Transcribe the rows word for word, from the line containing "With (17,101), (37,160), (201,89)" through the final line of the rows, both included. Leave the pictures out of your answer.

## Start Given information

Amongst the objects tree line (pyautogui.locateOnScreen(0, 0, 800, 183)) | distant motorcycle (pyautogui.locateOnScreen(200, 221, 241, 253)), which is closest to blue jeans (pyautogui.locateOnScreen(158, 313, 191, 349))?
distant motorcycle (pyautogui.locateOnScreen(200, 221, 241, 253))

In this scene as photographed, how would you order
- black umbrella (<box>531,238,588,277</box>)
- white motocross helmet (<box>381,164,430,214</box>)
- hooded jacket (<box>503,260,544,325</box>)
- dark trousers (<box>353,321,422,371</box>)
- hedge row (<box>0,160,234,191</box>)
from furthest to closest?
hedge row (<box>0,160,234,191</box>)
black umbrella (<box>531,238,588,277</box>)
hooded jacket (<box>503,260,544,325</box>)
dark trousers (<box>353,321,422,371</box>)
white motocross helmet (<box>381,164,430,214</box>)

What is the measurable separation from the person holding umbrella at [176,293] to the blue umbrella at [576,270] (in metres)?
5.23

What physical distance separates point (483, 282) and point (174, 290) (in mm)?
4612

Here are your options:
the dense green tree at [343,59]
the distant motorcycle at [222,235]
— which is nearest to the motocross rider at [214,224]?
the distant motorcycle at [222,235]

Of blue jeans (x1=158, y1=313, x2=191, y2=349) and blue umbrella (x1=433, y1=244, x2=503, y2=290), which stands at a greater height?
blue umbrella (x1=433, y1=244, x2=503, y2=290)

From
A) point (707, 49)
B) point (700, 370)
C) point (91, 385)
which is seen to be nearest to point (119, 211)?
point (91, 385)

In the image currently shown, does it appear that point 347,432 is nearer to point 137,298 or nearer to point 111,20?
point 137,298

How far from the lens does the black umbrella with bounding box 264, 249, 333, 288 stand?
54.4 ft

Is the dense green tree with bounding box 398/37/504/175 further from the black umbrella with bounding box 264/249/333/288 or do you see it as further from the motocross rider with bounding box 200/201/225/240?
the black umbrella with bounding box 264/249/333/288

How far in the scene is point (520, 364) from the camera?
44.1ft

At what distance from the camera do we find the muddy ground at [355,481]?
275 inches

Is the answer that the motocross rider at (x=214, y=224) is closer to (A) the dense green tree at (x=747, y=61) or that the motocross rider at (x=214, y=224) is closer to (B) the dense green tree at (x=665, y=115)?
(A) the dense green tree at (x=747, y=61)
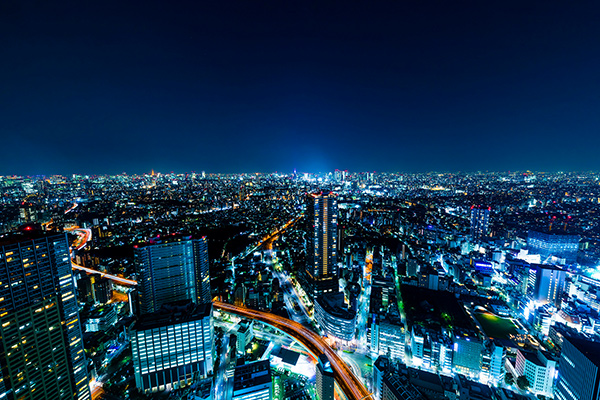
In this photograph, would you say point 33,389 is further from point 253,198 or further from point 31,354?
point 253,198

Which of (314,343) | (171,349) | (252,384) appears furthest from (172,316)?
(314,343)

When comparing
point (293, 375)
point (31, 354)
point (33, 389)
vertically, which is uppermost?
point (31, 354)

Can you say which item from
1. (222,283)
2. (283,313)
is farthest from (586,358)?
(222,283)

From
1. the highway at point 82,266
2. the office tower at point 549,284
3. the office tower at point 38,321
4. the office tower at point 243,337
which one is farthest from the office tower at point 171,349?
the office tower at point 549,284

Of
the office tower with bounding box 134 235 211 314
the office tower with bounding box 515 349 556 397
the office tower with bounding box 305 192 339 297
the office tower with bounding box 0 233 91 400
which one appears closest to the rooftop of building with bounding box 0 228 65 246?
the office tower with bounding box 0 233 91 400

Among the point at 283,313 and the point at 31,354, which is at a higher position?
the point at 31,354

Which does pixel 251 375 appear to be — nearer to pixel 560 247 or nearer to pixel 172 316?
pixel 172 316
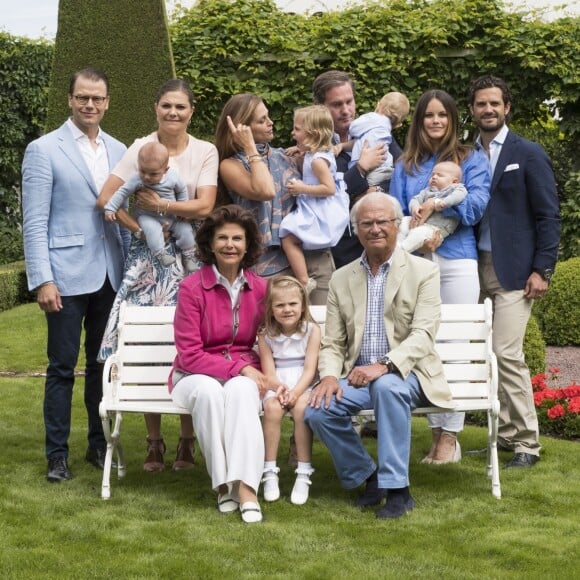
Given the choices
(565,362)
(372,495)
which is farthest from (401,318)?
(565,362)

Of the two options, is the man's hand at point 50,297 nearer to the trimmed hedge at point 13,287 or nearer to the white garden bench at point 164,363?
the white garden bench at point 164,363

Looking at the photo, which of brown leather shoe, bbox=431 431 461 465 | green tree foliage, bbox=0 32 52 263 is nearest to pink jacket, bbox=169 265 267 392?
brown leather shoe, bbox=431 431 461 465

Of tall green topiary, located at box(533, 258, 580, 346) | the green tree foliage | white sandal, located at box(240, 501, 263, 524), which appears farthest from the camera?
the green tree foliage

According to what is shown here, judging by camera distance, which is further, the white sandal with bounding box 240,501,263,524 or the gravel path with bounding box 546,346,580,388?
the gravel path with bounding box 546,346,580,388

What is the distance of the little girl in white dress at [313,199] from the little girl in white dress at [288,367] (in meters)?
0.51

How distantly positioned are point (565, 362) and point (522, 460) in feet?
12.0

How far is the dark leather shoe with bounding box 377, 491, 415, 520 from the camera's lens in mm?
4711

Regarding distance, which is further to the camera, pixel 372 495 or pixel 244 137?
pixel 244 137

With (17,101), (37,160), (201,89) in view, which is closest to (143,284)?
(37,160)

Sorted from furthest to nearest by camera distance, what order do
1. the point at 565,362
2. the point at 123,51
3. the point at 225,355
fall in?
the point at 123,51 < the point at 565,362 < the point at 225,355

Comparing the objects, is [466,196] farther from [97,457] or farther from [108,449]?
[97,457]

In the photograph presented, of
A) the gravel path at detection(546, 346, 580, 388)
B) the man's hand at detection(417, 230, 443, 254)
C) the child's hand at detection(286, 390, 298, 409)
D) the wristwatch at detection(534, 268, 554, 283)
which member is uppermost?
the man's hand at detection(417, 230, 443, 254)

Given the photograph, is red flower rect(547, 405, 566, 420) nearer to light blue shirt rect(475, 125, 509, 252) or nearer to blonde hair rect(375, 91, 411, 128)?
light blue shirt rect(475, 125, 509, 252)

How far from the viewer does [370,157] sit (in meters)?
5.77
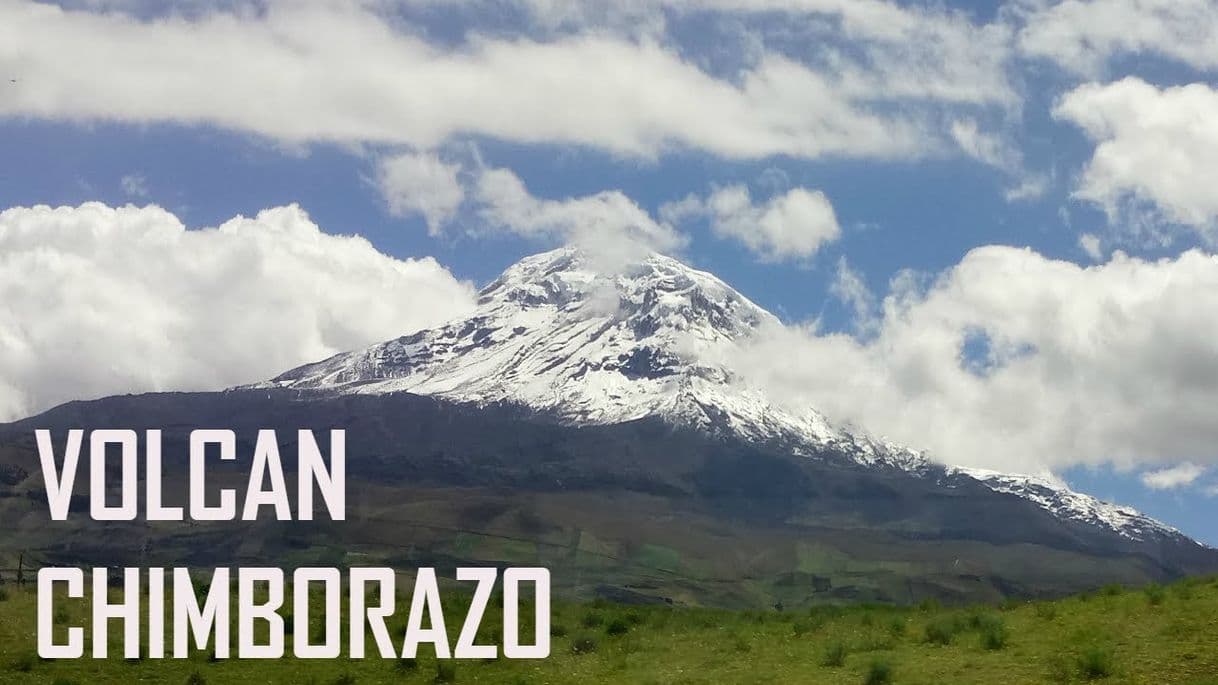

## End Given information

> _Task output_
With (17,101), (37,160), (201,89) in view, which is closest to (143,284)?
(37,160)

Sorted from furthest to nearest by camera distance, what order do
1. the point at 565,362
2. the point at 123,51
3. the point at 225,355
fall in?
the point at 123,51 < the point at 565,362 < the point at 225,355

Comparing the objects, is [466,196] farther from [97,457] or farther from [108,449]?
[97,457]

In the photograph presented, of
A) the gravel path at detection(546, 346, 580, 388)
B) the man's hand at detection(417, 230, 443, 254)
C) the child's hand at detection(286, 390, 298, 409)
D) the wristwatch at detection(534, 268, 554, 283)
which member is uppermost?
the man's hand at detection(417, 230, 443, 254)

Given the photograph, is red flower rect(547, 405, 566, 420) nearer to light blue shirt rect(475, 125, 509, 252) or nearer to blonde hair rect(375, 91, 411, 128)?
light blue shirt rect(475, 125, 509, 252)

How far from the viewer does [370,157] sit (in meters)?
5.77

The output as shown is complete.